Reset è l’album che 20 anni fa ha consacrato i Negrita, ma anche un consiglio per chi andrà ad ascoltare “La Teatrale”, il loro tour: mettete da parte le sfumature dei riff, gli assoloni old school, l’incedere incalzante della sezione ritmica e Pau che si dimena dall’alto dei suoi 52 anni e un fisico da grande performer anche se “… questo gin tonic sa di birra”. Invece, col cappello e gli occhiali per darsi un tono, il leader della band aretina non ce la fa fino alla fine a star seduto su quella sedia. Semplicemente perchè ieri sera il Teatro Impero di Marsala – non tutto pieno ma comunque esplosivo – a metà live si è trasformato in un club, in una dimensione assolutamente insolita per una platea tutta in piedi a ballare e cantare i successi della carriera dei Negrita.

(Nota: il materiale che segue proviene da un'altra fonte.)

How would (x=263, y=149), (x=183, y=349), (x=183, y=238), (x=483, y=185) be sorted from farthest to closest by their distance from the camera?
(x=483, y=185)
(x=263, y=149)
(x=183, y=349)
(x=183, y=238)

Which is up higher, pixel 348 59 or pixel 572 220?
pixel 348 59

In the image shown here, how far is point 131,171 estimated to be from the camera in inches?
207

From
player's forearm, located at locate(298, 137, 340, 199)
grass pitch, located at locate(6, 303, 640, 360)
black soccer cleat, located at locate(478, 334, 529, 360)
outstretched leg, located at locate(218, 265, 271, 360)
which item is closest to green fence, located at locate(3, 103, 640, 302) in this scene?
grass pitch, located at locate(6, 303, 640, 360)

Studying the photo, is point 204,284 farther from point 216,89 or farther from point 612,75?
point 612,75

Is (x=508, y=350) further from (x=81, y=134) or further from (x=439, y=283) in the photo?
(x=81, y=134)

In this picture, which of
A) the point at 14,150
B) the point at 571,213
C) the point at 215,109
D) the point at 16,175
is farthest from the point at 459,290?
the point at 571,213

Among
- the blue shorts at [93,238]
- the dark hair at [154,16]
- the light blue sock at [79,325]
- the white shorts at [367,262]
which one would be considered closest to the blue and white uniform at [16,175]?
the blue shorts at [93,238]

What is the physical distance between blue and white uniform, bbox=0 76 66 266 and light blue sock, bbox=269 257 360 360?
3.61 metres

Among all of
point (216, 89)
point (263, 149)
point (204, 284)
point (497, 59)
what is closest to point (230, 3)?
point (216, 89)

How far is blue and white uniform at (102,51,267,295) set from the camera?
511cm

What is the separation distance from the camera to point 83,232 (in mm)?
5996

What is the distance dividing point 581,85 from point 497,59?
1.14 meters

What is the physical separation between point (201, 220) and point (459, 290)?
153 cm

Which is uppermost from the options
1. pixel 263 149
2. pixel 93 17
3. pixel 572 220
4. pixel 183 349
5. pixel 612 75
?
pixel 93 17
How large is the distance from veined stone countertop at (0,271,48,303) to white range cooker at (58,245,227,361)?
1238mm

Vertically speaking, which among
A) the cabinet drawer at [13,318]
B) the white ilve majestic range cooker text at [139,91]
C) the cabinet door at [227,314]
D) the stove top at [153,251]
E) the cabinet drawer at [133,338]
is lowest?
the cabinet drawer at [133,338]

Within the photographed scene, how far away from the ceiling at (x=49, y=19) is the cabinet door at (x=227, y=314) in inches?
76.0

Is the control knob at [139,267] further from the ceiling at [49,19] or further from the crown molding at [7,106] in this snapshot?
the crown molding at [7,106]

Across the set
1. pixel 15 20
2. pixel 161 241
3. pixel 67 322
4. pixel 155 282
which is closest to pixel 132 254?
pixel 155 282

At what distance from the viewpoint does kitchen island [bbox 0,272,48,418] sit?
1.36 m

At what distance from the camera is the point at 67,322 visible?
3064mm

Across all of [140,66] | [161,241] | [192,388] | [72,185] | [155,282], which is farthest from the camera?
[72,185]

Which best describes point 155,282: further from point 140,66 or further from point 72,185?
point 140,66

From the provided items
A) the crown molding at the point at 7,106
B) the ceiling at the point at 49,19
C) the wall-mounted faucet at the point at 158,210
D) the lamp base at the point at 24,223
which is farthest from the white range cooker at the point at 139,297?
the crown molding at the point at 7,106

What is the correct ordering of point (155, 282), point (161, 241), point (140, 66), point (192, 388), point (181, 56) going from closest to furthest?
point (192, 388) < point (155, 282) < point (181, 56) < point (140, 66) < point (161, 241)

I suoni unplugged e le luci calde, hanno reso l’atmosfera intima, romantica, facendo rivivere a molti la propria adolescenza rock, ribelle e appassionata. C’era da scommetterci che Pau, Drigo e compagni iniziassero con “Ho imparato a sognare”, per permettere allo spettatore di abituarsi ai brani completamente riarrangiati e in alcuni casi stravolti, come avvenuto con la country-blues “Cambio”, un rischio da correre, o con le più dilatate “Mamma maè” (col finale beatlesiano di “While My Guitar Gently Weeps”) e “Hollywood”.

foto di Katia Lo Cascio

La band invece – e anche chi li ha ascoltati non facendo mancare tutto il calore negli applausi – si è ritrovata a suo agio, in questa nuova veste, in canzoni come “Greta”, “Che rumore fa la felicità”, “Provo a difendermi”, “Non torneranno più”, potendo dare un senso tangibile al nuovo percorso, alla fase 2 dei Negrita, quella che li ha portati a cambiare pelle e a partire in giro per il mondo in cerca di nuove contaminazioni, sonorità, verso il sud degli States, dove è facile assaporare, toccare, cogliere nuove prospettive, dove è naturale, possiamo dire, lasciarsi “corrompere” dal sound latino, tribale, sensuale che si insinua sottopelle. Sono nate così “Rotolando verso Sud” e “Malavida en Bs. As.”, il dolce “inferno” in cui i Negrita sono scesi, nell’ultimo periodo della loro carriera, abbandonando indubbiamente i sogni del ragazzino di periferia, di quel “sei uguale a me in ogni atomo”, di quel “Paradiso per illusi”, ma ritrovando una necessità nuova di scrittura e di suoni.

E di fronte al bisogno di comunicare col pubblico che in 30 anni ovviamente è cambiato – qualcuno è andato perso per le strade del Messico, qualche altro l’avranno raccolto in autostop -, come loro stessi cantano, “Tra un amico che perdo e un amico che avrò, che se cado una volta, una volta cadrò e da terra, da lì m’alzerò….”.